— Task requirements —
A. According to the enzyme crystallization text, what X-ray wavelength was used to collect the crystallographic data?
B. Please pick up the enzyme crystallization text after its last sentence and continue it.

Enzyme Crystallization

Before crystallization, GABA-AT and CPP-115-inactivated GABA-AT were exchanged into a buffer that contained 40 mM sodium acetate (pH 5.5). After the initial crystallization screening and optimization, the proteins were crystallized via the hanging drop method. Hanging drops were prepared by mixing 1 μL of 12 mg/mL native GABA-AT protein solution and 1 μL of the reservoir solution, containing 0.1 M ammonium acetate, 0.1 M bis-Tris (pH 5.5), and 17% w/v PEG 10 000. Crystals appeared within 24 h at 20 °C and grew for 5–6 days before harvesting. Crystals with good morphology and large sizes were transferred to cryoprotecting conditions, which contain 20% glycerol in addition to the original composition of the reservoir solution, before being frozen in liquid nitrogen. The same method of crystallization was applied for CPP-115-inactivated GABA-AT; however, before freezing in liquid nitrogen, the inactivated crystals were transferred to a cryoprotecting solution that contained 20% glycerol and 2 mM CPP-115, in addition to the compounds of the reservoir solution. Crystallographic data were collected on beamlines 23ID-B and 23ID-D of GM/CA@APS of the Advanced Photon Source (APS) using X-rays of 0.99 Å wavelength and Rayonix (formerly MAR-USA) 4 × 4 tiled CCD detector with a 300 mm2 sensitive area. All data were indexed, integrated, and scaled with HKL2000. Data collection and processing statistics are given in Table S1 (Supporting Information).

— Material shown —
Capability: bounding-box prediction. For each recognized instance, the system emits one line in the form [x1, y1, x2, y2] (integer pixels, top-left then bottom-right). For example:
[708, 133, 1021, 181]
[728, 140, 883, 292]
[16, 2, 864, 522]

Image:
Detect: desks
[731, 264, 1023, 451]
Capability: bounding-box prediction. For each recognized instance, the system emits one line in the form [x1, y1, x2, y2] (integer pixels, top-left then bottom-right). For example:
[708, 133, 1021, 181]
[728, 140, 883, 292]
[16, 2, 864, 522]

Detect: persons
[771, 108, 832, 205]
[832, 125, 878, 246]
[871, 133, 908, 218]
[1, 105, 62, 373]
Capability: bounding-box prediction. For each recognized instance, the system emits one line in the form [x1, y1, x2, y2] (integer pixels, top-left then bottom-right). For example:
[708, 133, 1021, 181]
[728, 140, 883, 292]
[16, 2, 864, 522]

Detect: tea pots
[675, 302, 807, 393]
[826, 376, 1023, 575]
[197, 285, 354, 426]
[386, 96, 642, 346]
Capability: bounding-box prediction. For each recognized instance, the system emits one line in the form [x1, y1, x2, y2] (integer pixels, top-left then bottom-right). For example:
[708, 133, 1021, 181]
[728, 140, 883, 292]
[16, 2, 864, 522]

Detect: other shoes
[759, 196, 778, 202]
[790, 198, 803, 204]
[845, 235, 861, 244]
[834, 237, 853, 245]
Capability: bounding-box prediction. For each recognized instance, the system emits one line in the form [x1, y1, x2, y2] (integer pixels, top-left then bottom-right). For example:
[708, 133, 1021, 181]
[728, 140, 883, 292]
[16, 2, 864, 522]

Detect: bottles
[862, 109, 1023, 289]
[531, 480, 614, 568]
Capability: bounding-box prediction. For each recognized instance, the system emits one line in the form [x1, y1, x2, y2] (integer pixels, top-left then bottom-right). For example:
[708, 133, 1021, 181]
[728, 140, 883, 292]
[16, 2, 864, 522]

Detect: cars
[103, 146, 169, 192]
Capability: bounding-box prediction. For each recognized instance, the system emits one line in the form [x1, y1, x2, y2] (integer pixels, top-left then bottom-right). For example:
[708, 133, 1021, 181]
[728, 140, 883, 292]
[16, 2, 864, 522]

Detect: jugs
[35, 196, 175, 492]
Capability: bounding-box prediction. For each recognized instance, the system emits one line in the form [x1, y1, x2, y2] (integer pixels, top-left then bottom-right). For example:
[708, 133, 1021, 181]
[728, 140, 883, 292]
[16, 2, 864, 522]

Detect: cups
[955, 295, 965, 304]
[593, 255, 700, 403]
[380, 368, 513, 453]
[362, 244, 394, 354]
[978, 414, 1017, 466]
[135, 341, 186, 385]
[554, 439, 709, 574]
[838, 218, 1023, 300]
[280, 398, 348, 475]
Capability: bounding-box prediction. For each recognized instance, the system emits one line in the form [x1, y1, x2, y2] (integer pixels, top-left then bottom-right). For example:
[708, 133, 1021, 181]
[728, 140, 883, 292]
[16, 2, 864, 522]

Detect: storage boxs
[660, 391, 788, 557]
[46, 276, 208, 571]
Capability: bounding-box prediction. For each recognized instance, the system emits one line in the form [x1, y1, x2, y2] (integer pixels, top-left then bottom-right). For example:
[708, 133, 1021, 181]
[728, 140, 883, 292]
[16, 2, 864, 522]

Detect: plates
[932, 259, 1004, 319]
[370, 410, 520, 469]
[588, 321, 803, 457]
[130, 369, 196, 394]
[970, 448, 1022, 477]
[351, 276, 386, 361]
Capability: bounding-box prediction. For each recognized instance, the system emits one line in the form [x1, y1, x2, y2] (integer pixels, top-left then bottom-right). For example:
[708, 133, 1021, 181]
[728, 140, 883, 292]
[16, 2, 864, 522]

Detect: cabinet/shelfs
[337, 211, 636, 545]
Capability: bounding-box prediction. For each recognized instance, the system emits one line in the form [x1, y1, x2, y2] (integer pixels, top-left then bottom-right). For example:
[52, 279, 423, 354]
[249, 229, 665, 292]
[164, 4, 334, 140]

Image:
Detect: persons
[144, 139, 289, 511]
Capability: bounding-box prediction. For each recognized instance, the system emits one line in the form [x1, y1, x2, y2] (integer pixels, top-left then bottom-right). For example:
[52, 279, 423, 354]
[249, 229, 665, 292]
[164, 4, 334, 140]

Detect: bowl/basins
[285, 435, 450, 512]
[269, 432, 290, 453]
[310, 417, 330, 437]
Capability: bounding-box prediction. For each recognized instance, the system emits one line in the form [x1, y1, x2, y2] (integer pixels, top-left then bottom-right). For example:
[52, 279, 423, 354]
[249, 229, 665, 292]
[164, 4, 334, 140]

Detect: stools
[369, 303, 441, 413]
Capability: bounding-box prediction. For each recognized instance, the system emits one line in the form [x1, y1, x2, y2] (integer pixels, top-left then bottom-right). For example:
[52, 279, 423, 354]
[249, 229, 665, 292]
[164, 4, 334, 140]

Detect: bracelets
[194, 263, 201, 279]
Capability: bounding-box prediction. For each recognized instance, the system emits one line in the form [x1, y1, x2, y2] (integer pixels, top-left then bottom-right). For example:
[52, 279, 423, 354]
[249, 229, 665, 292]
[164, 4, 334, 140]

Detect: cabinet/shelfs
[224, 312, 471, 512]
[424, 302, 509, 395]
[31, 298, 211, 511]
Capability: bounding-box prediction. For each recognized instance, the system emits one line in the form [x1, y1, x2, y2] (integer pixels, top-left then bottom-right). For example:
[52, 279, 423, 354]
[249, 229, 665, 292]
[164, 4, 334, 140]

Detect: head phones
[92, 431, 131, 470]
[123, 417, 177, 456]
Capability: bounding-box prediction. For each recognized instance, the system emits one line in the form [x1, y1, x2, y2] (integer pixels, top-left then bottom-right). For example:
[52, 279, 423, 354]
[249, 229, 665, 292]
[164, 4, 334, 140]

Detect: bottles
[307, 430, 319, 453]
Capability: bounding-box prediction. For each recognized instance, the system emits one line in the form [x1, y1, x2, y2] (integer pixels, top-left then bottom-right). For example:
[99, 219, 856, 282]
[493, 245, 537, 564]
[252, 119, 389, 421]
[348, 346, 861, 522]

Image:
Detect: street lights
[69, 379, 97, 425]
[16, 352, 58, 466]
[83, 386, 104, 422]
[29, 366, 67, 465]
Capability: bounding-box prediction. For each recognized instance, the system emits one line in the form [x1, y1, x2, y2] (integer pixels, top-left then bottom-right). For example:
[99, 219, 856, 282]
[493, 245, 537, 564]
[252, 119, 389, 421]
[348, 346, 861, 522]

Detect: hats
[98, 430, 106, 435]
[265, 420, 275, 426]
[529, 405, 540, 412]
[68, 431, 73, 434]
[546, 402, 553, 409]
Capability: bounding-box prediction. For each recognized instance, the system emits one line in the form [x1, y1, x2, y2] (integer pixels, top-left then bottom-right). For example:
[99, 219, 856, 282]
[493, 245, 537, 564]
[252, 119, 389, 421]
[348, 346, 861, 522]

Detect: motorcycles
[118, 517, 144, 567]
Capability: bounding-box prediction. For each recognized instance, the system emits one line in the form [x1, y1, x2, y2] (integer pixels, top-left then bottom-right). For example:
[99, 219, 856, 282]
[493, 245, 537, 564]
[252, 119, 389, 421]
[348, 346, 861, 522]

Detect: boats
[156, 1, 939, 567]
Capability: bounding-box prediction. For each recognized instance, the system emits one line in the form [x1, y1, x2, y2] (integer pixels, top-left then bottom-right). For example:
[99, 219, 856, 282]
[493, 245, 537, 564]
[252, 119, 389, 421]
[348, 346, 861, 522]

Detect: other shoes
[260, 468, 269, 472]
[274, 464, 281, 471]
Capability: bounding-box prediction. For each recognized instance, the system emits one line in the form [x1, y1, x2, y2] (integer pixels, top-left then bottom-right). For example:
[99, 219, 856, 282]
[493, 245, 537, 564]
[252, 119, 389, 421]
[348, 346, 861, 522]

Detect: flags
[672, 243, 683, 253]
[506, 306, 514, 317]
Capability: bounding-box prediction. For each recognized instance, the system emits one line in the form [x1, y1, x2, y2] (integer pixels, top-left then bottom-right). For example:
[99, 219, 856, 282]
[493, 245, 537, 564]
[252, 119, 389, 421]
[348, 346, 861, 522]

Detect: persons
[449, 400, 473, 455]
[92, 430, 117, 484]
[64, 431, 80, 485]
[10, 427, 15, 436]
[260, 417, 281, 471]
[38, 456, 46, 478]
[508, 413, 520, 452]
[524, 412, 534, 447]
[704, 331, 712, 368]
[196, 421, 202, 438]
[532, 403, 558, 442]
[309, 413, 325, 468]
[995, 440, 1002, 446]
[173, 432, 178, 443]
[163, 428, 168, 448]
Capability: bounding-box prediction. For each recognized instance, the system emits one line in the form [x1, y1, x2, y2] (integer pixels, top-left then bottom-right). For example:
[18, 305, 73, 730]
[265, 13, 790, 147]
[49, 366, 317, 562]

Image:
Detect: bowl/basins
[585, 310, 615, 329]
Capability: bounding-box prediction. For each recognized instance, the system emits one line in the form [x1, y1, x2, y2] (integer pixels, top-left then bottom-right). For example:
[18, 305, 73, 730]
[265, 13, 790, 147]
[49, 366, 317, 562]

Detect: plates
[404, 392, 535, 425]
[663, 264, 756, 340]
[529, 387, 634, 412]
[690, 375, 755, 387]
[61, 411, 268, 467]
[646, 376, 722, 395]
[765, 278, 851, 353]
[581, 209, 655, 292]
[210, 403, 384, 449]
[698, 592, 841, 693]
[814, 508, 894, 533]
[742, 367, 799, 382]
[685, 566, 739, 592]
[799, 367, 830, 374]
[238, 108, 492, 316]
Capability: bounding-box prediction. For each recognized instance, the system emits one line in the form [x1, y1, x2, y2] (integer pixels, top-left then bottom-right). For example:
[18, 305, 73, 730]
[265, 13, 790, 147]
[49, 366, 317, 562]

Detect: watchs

— Response list —
A. 0.99 Å

B.
Phasing, Model Building, and Refinement

Molecular replacement for the native GABA-AT was carried out using the program Phaser[31] from CCP4[32] software suite, using the previously reported coordinates of GABA-AT from pig liver (PDB ID: IOHV) as the starting search model. The initial Rfree and R factor of the correct solution were 0.1904 and 0.1934, respectively. The rigid body refinement was followed by restrained refinement using Refmac5.[33] Manual adjustment and modification of the structure based on electron density maps were performed using the program Coot.[34] The Rfree and R factor values of the final model were 0.1513 and 0.1766, respectively.

The data sets from the inactivated GABA-AT crystals were isomorphous to those of native GABA-AT. Therefore, rigid body refinement could be used directly, placing the previously refined native GABA-AT model into the asymmetric unit of inactivated GABA-AT crystals. Model building and refinements of the inactivated structures were carried out following the same protocol as the native structure. There were no ligand coordinates included in the refinement until the refinement converged. Without ligands built in, the Fo–Fc map shows a well-defined electron density supporting the existence of the bound ligand.

The structure of the inactivator was made in the program ChemDraw generating a “Mol” file as the output. This output ligand structure was then regularized and its chemical restraints were generated in the program JLigand.[35] Using Coot, the inactivator was manually fit to the residual electron density in the difference (Fo–Fc) map. The complex structure with the ligand bound was further refined in Refmac5. The Rfree and R factor for the inactivated structure were 0.1575 and 0.1872, respectively.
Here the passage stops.